** Exercise brief **
Extract every line starting at the line that contains "As observed in" and ending with the final line of the data, inclusive; give only those lines, word for word.

── Listed entries ──

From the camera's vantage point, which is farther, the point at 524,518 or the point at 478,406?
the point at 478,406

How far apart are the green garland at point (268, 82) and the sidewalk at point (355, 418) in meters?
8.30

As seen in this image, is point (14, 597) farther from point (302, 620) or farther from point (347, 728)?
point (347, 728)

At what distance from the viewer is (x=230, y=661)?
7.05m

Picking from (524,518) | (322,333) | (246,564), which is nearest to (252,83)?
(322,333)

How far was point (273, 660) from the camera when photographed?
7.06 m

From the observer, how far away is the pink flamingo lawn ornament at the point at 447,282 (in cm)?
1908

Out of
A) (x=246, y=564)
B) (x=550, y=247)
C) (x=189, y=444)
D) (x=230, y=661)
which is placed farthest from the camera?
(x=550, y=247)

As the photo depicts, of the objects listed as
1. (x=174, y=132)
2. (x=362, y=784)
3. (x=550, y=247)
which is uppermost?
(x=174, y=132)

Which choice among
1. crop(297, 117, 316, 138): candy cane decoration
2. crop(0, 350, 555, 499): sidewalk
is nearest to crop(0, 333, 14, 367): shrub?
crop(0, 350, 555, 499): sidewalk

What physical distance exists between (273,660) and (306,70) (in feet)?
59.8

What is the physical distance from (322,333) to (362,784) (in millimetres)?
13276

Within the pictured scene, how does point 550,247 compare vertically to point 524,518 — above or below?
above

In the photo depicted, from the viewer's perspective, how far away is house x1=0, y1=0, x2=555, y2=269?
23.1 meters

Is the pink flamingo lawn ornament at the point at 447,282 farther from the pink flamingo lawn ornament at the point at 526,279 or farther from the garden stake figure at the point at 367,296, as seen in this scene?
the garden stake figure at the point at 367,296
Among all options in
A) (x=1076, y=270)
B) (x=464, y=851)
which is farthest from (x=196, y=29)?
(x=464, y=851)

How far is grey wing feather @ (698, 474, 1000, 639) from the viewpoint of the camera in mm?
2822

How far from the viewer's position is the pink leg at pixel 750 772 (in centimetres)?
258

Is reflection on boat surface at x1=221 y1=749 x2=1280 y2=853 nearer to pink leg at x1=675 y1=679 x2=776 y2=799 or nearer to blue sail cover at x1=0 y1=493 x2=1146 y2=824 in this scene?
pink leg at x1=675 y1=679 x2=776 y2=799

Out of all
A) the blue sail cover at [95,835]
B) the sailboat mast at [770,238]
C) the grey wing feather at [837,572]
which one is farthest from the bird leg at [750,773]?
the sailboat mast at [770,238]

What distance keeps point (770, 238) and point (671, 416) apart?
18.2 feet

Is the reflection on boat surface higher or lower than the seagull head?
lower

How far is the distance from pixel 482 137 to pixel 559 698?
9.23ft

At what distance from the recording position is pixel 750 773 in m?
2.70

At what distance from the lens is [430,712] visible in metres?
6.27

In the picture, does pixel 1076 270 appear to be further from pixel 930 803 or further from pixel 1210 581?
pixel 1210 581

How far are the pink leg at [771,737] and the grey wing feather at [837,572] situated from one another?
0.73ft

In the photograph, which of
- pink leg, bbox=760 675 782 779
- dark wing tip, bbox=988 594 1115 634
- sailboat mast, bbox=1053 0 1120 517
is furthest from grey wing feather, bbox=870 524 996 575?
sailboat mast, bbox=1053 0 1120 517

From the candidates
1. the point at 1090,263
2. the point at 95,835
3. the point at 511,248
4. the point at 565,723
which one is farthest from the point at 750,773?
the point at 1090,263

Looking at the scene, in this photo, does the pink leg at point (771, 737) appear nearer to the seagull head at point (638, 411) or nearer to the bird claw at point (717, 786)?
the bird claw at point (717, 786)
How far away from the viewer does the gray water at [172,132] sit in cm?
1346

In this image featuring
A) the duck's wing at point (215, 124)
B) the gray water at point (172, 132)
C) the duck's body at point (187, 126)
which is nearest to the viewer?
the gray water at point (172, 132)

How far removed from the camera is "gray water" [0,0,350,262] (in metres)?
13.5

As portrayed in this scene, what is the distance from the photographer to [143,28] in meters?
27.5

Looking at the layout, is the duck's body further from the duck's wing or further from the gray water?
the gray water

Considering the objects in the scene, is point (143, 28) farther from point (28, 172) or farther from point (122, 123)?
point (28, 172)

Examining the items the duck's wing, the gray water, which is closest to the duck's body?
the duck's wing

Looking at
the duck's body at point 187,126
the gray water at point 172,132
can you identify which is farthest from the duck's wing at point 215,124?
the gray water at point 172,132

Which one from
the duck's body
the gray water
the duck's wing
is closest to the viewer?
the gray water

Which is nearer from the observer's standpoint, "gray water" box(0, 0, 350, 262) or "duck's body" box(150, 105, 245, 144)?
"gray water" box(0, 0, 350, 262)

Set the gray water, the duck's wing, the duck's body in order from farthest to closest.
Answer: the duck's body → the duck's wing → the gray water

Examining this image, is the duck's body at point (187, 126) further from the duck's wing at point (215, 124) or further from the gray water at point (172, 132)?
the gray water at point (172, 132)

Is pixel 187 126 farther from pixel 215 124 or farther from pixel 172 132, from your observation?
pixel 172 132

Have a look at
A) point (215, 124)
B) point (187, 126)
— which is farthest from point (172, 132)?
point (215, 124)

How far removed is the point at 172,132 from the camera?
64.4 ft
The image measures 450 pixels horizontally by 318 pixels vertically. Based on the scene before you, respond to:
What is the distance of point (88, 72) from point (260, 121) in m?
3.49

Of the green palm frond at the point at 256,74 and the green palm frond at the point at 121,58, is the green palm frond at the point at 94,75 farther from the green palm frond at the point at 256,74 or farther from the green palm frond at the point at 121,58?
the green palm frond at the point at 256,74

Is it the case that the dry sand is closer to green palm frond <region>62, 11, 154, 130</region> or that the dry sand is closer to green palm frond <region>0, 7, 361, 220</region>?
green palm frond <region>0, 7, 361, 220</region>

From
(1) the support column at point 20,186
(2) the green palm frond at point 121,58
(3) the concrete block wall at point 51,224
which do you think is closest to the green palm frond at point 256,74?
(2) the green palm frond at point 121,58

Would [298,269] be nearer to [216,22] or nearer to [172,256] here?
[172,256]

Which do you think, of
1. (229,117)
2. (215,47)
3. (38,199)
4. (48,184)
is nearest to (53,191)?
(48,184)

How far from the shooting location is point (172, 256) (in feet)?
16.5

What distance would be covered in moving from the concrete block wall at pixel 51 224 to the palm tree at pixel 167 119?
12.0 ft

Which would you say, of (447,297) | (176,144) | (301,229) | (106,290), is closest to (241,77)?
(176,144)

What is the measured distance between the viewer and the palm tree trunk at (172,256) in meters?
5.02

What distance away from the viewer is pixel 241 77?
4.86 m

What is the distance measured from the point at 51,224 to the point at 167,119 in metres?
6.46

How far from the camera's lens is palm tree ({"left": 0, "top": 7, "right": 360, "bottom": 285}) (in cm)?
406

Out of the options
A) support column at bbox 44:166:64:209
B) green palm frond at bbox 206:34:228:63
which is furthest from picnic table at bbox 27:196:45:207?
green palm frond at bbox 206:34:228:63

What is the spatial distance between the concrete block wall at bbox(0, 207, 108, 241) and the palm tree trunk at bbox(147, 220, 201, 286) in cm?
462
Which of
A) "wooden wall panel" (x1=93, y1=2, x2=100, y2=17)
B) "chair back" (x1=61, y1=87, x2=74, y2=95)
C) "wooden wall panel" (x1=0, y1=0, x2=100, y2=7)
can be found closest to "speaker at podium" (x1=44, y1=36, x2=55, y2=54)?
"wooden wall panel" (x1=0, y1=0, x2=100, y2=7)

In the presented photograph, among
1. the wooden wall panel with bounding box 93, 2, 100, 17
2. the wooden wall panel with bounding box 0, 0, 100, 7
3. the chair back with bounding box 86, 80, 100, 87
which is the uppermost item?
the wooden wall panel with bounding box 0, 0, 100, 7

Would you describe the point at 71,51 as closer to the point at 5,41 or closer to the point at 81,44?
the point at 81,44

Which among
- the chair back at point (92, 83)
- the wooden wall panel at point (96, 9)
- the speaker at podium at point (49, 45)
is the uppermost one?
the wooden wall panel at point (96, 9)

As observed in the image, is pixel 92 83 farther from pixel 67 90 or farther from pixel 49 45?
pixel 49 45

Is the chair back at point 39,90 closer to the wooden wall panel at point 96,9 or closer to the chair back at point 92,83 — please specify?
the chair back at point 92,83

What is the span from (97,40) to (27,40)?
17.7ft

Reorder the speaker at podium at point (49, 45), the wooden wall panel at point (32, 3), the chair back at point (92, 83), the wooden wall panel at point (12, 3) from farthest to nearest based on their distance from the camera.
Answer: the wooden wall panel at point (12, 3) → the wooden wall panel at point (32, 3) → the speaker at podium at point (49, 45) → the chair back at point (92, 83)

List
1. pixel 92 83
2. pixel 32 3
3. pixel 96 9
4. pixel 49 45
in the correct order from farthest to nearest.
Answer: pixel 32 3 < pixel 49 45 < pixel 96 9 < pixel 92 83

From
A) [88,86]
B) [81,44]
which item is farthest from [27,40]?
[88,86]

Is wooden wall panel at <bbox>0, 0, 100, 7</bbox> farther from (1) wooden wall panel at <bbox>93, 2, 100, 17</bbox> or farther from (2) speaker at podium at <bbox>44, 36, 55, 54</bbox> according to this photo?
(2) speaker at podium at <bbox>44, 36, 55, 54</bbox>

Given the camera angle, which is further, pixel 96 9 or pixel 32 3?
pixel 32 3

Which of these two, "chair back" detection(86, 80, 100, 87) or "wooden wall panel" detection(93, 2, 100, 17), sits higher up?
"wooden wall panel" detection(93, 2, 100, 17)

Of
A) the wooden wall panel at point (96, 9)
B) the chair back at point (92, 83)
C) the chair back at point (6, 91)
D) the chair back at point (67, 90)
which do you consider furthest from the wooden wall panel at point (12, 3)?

───

** Response for this exercise **
As observed in the image, is pixel 92 83 farther from pixel 67 90 or farther from pixel 49 45?
pixel 49 45

Is the chair back at point 39,90 closer to the wooden wall panel at point 96,9 or closer to the chair back at point 92,83 — please specify?
the chair back at point 92,83

What is the span from (97,40) to (27,40)?
17.7ft

Reorder the speaker at podium at point (49, 45), the wooden wall panel at point (32, 3), the chair back at point (92, 83), the wooden wall panel at point (12, 3) from farthest to nearest based on their distance from the camera.
Answer: the wooden wall panel at point (12, 3) → the wooden wall panel at point (32, 3) → the speaker at podium at point (49, 45) → the chair back at point (92, 83)

List
1. pixel 92 83
2. pixel 32 3
3. pixel 96 9
4. pixel 49 45
in the correct order from farthest to nearest.
Answer: pixel 32 3 < pixel 49 45 < pixel 96 9 < pixel 92 83

From
A) [88,86]
B) [81,44]
which item is farthest from [27,40]?
[88,86]

Is wooden wall panel at <bbox>0, 0, 100, 7</bbox> farther from (1) wooden wall panel at <bbox>93, 2, 100, 17</bbox> or farther from (2) speaker at podium at <bbox>44, 36, 55, 54</bbox> according to this photo?
(2) speaker at podium at <bbox>44, 36, 55, 54</bbox>

Given the camera angle, which is further, pixel 96 9 or pixel 32 3?
pixel 32 3

Which of these two, "chair back" detection(86, 80, 100, 87) or "wooden wall panel" detection(93, 2, 100, 17), sits higher up?
"wooden wall panel" detection(93, 2, 100, 17)

Of
A) the wooden wall panel at point (96, 9)
B) the chair back at point (92, 83)
C) the chair back at point (6, 91)
D) the chair back at point (67, 90)
which do you consider furthest from the wooden wall panel at point (12, 3)?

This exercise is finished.